Quarantine creates the perfect storm for eating disorders – not just for teens and children, but for adults, too. The combination of increased stress, isolation, and fears of weight gain due to less activity can intensify concerns about weight and shape. Loved ones may notice the individual’s withdrawal from family and friends, her sadness, and her increased anxiety about a variety of issues. Parents feel hopeless and desperate and also guilty, worried that if they seek professional help, they will be blamed for the ED. In truth, multiple factors contribute to the development of an ED and the exact combination is difficult to assess. In the meantime, we do know that quick, early treatment is key to preventing the illness from completely taking over the patient’s life, and parents are encouraged to set aside their fears and seek professional help as soon as possible.

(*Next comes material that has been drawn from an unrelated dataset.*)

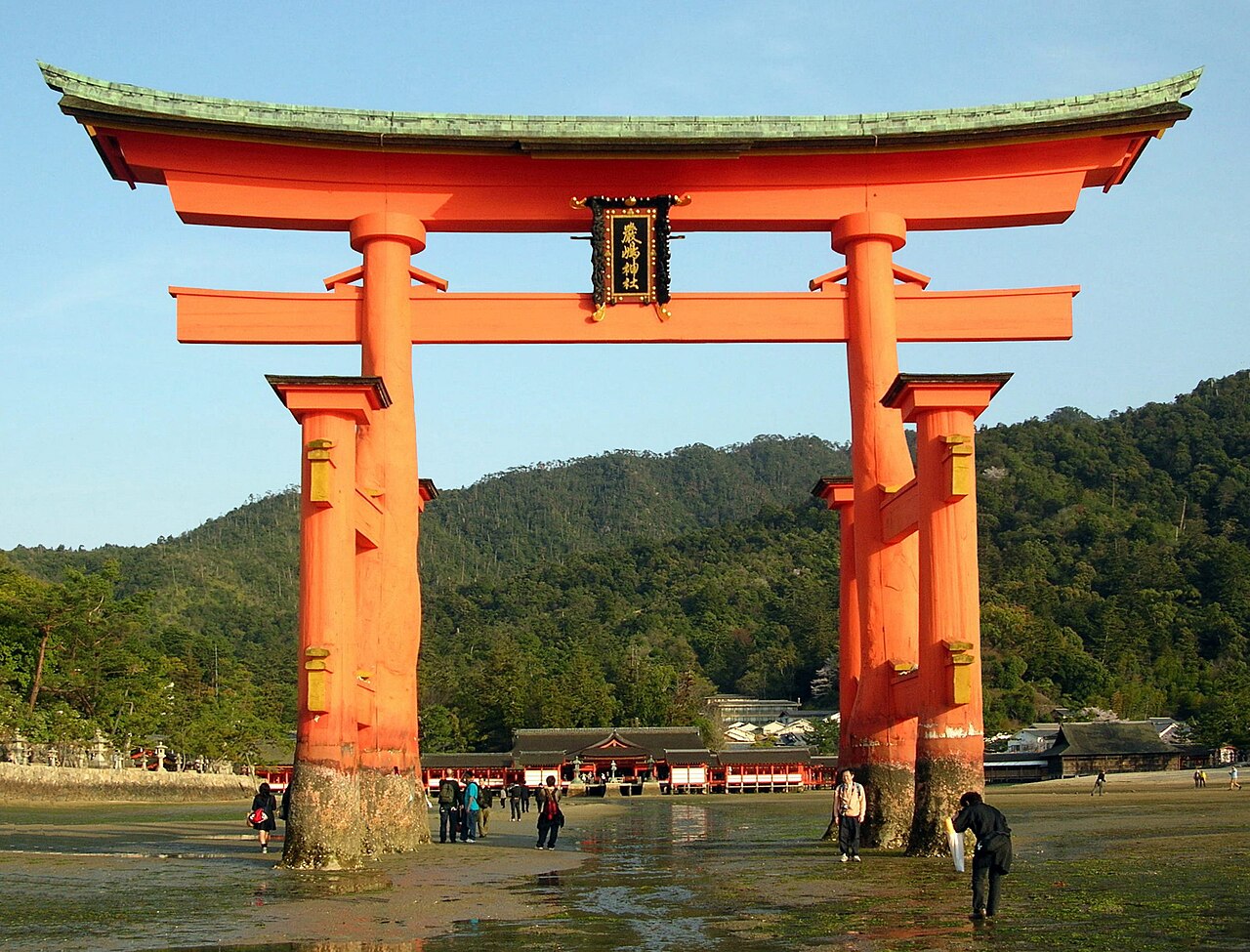 Illustration for torii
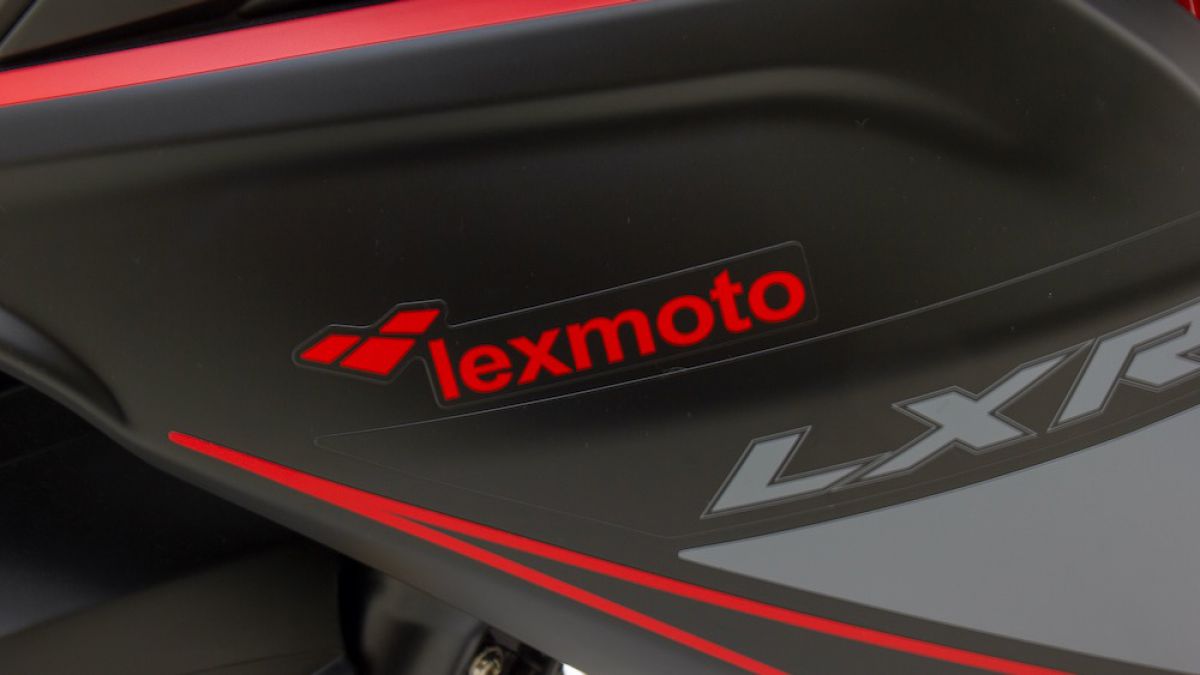 lexmoto lxr 125 tail tidy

It’s worth pointing out that anorexia nervosa has the highest mortality rate of any mental illness, including bipolar and major depressive disorders. And one in five of anorexia deaths is due to suicide. This illness is a crisis – as are all other EDs, including bulimia (characterized in part by binging and purging while maintaining a normal or above normal body weight) and binge eating disorder (characterized in part by eating large quantities of food in a short period and not purging). And EDs do not affect just girls; an increasingly large number of males are being diagnosed as well.

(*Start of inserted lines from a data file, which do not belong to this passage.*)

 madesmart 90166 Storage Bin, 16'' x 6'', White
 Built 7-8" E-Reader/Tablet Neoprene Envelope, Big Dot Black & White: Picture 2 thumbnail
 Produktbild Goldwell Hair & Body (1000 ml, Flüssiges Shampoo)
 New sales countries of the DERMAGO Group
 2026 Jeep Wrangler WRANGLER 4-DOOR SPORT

I wish I could say I’m not trying to scare parents out there … but in truth, I kind of am. I have been shocked by the stories I hear clients tell about people or events that trigger their dysfunctional eating behaviors. One girl recalls a PE teacher checking height and weight in class and then calling out each person’s BMI for everyone to hear. A fourth grader’s parents announced that she needed to go on a diet with them. A middle-aged woman tells of an aunt who always poked her in the stomach as a child and referred to her as “big-boned.” And one 15-year-old client specifically traces her ED back to a poster she saw at school that listed “good foods” and “bad foods” (two labels that make me cringe, as I believe no food is “bad”). Again, as mentioned earlier, determining the exact cause of an ED is impossible, but certain factors definitely contribute, and if society as a whole can intervene and stop sending damaging messages that effectively lead to self-destruction, then many lives can be saved – many lives can be lived more fully and genuinely enjoyed. And maybe I’m biased, but I believe therapy helps: The client learns coping skills and self-acceptance, challenges long-held beliefs about food, and finds a safe place where even her greatest fears can be expressed and overcome.
It’s a new year, a time for resolutions and reassessments. The traditional goal of “losing weight and eating healthy” can actually backfire and have a lasting negative impact on our kids. If you believe your loved one struggles with body image issues and disordered eating, take action as soon as possible. It could be the most powerful way you ever show how much you care.
*All personal information has been altered to protect confidentiality. The case of Anna is a disguised/composite portrait.